Paul Cézanne drew Rubens’ Bellona ten times over the last twenty years of his life, creating a series of drawings that would become a point of reference for Thompson starting in 2005, while working with artists Sam Lewitt and Gareth James on a fictional journal concerning drawing, titled Scorched Earth. For Thompson, Cezanne’s drawings of this allegorical figure of war held together reflections on the role of museums, the motif, and shifts in technologies of image-making. In 2018, Thompson began his series Toolpaths for Bellona, in which the Cézanne drawings were redrawn, line by line, as Bézier curves. These parametric curves allow them to be fed through a CNC machine to faithfully reproduce mechanical versions of varying scales and materials, even replicating the pressure of Cezanne’s pencil. Having established a data set for each of Cezanne’s drawings, Thompson produced forty-five new unique works, derived from the forty-five possible pairs of drawings within the set of ten. While containing elements from each of the “parent” drawings, their offspring would resemble neither, using techniques from data science and machine learning to ultimately generate new compositions.
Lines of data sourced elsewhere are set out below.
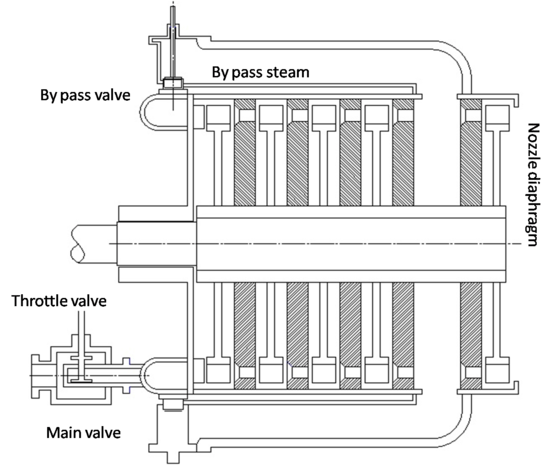 By pass steam
By pass valve
Nozzle diaphragm
Throttle valve
Main valve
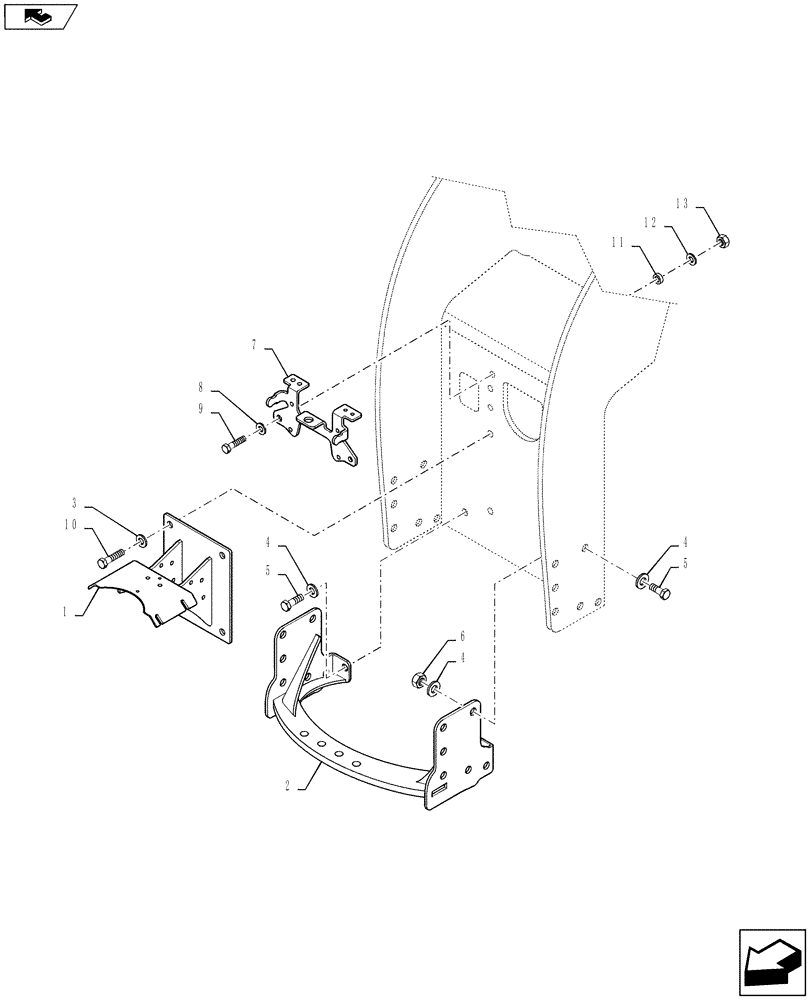 13
12
11
7
8
9
3
10
1
4
5
4
5
6
4
2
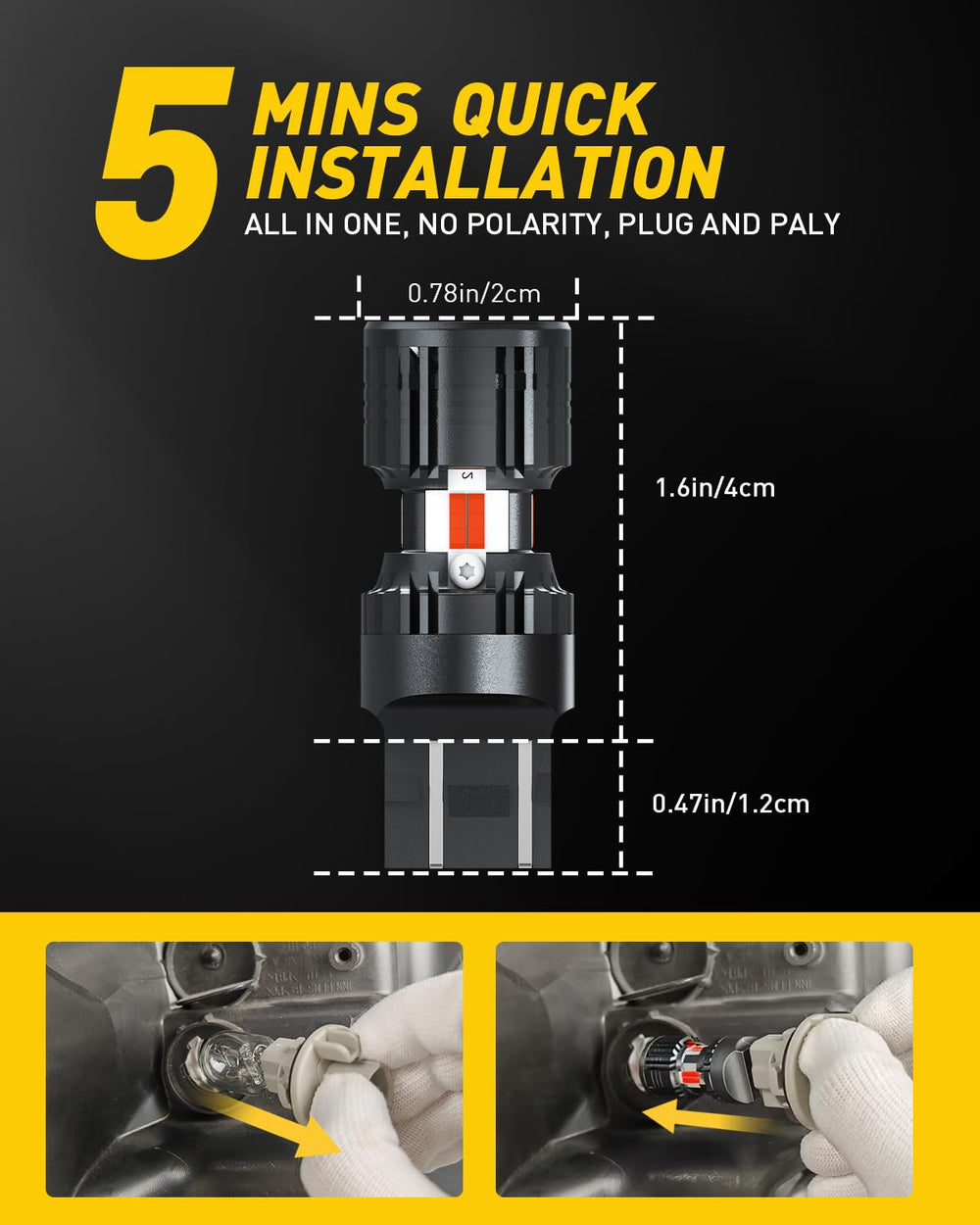 5 MINS QUICK INSTALLATION
ALL IN ONE, NO POLARITY, PLUG AND PALY

0.78in/2cm

1.6in/4cm

0.47in/1.2cm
Thompson then subjected these forty-five new drawings to the same process, leading to an exponential growth, and an exploded population of 990 unique derivations. While typically, similar techniques of data synthesis are geared towards a supposed optimization of the information at hand, Thompson looks towards systems that produce results, rather than conclusions. This focus on sequence over culmination calls to mind the processes by which newness, originality, and our contemporary fascination with gilt-edge novelty are generated by the technological. The culmination of a project started in 2018, these 990 drawings arrive now, alongside an exponential burst of expansion and public access to new forms of artificial intelligence. They are presented here frame-mounted and color-coded to visually identify each drawing and its place within the combinatorial sequence from which it was produced.

In the Spring of 2023, Lisson Gallery and Andrew Kreps Gallery will co-publish a catalogue of Cheyney Thompson's recent work, including essays by Benjamin D. Piekut and Jennifer Nelson.